Look below for the lines from the one with "Polaris Industries Inc." to the one with "Data Architecture Integration", and copy exactly those lines, both ends included.

[INPUT MATERIAL]
_____
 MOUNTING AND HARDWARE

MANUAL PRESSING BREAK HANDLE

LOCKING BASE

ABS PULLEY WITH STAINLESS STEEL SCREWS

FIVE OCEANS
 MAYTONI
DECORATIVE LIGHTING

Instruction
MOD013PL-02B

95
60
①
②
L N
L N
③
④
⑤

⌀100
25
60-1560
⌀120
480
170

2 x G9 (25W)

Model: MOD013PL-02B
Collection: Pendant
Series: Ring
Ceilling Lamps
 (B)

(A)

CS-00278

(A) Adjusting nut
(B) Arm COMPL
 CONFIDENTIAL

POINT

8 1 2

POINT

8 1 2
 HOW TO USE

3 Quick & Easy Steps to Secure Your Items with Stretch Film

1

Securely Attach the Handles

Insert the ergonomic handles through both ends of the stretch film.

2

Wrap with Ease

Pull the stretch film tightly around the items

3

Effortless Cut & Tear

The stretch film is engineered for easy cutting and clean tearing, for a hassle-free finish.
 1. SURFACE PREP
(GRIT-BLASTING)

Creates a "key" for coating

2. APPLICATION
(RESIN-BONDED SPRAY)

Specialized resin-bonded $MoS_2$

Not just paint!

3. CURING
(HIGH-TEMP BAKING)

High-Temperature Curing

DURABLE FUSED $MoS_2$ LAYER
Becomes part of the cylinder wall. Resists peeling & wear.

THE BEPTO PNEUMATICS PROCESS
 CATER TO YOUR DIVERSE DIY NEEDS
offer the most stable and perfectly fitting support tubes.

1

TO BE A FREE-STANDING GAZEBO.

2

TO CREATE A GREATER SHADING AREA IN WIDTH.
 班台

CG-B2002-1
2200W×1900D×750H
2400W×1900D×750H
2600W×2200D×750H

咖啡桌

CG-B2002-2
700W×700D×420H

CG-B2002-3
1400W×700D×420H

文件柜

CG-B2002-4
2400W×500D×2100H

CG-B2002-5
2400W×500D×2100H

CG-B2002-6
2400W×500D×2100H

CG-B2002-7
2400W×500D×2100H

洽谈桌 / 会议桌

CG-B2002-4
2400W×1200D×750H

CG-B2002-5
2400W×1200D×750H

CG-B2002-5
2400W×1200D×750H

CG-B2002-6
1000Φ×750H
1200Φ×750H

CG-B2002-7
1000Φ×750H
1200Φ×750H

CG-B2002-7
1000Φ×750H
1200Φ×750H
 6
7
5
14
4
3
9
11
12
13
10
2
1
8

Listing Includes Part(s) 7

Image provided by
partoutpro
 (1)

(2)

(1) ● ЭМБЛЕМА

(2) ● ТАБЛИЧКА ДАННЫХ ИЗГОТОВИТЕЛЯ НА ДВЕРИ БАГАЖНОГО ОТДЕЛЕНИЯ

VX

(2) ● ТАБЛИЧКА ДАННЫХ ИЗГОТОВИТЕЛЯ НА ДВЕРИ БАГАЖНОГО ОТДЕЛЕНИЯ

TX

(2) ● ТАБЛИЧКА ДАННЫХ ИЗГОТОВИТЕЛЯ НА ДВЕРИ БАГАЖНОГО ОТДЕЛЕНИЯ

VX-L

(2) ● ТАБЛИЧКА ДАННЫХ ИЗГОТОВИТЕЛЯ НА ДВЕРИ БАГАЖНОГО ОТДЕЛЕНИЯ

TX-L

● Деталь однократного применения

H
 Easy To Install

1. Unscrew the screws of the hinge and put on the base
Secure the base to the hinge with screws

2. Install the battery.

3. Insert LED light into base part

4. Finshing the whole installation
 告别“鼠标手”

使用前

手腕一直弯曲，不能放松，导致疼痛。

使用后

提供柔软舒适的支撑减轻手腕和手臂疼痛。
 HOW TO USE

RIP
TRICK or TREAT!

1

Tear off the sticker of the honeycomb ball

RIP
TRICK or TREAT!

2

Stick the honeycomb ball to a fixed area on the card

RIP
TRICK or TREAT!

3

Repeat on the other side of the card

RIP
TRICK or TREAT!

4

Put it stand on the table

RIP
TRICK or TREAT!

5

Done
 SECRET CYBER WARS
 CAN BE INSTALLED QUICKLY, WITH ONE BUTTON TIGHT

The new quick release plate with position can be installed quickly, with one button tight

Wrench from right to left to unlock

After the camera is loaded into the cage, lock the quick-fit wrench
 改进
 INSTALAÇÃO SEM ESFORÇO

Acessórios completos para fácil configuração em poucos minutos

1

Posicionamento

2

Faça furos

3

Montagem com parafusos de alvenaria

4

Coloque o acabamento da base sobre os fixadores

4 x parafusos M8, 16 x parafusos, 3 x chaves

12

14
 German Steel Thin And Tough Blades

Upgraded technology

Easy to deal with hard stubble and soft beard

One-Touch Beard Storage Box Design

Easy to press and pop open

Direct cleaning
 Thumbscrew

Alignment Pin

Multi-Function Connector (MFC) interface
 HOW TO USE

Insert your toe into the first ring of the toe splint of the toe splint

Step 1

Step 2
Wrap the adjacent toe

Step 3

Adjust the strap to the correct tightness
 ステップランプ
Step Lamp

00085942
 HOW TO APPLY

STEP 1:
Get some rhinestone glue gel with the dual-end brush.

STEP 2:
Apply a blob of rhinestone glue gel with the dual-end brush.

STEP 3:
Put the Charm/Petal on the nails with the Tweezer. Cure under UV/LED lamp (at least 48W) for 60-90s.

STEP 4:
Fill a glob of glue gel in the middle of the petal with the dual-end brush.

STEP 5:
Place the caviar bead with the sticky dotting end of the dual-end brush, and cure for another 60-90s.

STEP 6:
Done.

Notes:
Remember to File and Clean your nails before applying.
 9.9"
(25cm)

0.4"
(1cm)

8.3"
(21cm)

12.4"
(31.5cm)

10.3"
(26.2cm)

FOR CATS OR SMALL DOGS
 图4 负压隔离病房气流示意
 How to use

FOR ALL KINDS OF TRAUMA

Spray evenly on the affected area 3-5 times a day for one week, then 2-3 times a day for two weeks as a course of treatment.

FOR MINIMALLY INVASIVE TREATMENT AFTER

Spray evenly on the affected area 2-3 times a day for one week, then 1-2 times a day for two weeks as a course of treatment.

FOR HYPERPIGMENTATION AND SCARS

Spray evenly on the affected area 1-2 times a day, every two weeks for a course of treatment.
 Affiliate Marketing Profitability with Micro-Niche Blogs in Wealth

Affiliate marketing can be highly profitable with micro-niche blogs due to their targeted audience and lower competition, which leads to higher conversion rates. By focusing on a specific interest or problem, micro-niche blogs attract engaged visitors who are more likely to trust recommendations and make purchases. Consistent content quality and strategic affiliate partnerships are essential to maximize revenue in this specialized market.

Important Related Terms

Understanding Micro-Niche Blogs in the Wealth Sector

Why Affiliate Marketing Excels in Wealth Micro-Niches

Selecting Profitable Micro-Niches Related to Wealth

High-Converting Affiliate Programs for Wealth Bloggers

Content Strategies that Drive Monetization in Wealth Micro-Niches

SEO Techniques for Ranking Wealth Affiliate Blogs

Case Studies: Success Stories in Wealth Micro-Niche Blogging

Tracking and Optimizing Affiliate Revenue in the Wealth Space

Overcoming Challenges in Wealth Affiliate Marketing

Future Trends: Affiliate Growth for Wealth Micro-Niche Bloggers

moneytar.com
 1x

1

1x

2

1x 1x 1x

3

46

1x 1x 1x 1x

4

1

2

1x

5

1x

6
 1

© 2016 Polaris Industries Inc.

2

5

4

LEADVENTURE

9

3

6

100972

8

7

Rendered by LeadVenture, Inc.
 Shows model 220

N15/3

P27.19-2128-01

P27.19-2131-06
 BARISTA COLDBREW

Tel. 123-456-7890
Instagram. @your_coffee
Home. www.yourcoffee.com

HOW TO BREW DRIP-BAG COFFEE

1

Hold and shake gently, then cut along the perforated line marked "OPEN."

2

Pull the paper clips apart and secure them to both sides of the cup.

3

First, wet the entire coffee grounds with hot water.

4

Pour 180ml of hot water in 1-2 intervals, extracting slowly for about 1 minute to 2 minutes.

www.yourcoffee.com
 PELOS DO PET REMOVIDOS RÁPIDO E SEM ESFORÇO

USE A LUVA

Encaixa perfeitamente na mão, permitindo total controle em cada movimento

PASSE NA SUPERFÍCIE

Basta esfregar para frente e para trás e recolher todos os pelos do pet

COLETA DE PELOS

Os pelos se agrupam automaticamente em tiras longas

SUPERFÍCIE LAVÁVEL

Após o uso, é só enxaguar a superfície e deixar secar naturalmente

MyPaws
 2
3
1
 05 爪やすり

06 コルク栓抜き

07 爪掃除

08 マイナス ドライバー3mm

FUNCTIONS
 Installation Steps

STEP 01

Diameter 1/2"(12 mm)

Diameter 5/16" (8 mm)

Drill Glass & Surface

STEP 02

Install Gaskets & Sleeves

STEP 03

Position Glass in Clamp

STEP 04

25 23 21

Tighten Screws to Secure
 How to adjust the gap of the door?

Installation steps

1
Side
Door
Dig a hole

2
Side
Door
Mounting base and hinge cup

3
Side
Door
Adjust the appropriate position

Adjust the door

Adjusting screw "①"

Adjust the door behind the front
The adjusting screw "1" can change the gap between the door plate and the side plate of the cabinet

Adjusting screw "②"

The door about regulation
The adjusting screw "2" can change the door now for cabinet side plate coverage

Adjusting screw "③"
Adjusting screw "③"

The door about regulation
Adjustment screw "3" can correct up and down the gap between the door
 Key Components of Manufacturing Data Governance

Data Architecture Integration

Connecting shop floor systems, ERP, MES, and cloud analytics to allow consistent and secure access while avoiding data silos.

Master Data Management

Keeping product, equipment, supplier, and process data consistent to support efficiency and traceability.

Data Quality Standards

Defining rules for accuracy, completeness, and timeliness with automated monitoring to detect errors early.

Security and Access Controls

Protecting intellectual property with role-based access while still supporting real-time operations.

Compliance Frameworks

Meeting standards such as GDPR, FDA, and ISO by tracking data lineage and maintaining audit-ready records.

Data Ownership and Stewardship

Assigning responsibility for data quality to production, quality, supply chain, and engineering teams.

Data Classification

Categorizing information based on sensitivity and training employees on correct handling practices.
_____
[EXERCISE ANSWER]
© 2016 Polaris Industries Inc.

2

5

4

LEADVENTURE

9

3

6

100972

8

7

Rendered by LeadVenture, Inc.
 Shows model 220

N15/3

P27.19-2128-01

P27.19-2131-06
 BARISTA COLDBREW

Tel. 123-456-7890
Instagram. @your_coffee
Home. www.yourcoffee.com

HOW TO BREW DRIP-BAG COFFEE

1

Hold and shake gently, then cut along the perforated line marked "OPEN."

2

Pull the paper clips apart and secure them to both sides of the cup.

3

First, wet the entire coffee grounds with hot water.

4

Pour 180ml of hot water in 1-2 intervals, extracting slowly for about 1 minute to 2 minutes.

www.yourcoffee.com
 PELOS DO PET REMOVIDOS RÁPIDO E SEM ESFORÇO

USE A LUVA

Encaixa perfeitamente na mão, permitindo total controle em cada movimento

PASSE NA SUPERFÍCIE

Basta esfregar para frente e para trás e recolher todos os pelos do pet

COLETA DE PELOS

Os pelos se agrupam automaticamente em tiras longas

SUPERFÍCIE LAVÁVEL

Após o uso, é só enxaguar a superfície e deixar secar naturalmente

MyPaws
 2
3
1
 05 爪やすり

06 コルク栓抜き

07 爪掃除

08 マイナス ドライバー3mm

FUNCTIONS
 Installation Steps

STEP 01

Diameter 1/2"(12 mm)

Diameter 5/16" (8 mm)

Drill Glass & Surface

STEP 02

Install Gaskets & Sleeves

STEP 03

Position Glass in Clamp

STEP 04

25 23 21

Tighten Screws to Secure
 How to adjust the gap of the door?

Installation steps

1
Side
Door
Dig a hole

2
Side
Door
Mounting base and hinge cup

3
Side
Door
Adjust the appropriate position

Adjust the door

Adjusting screw "①"

Adjust the door behind the front
The adjusting screw "1" can change the gap between the door plate and the side plate of the cabinet

Adjusting screw "②"

The door about regulation
The adjusting screw "2" can change the door now for cabinet side plate coverage

Adjusting screw "③"
Adjusting screw "③"

The door about regulation
Adjustment screw "3" can correct up and down the gap between the door
 Key Components of Manufacturing Data Governance

Data Architecture Integration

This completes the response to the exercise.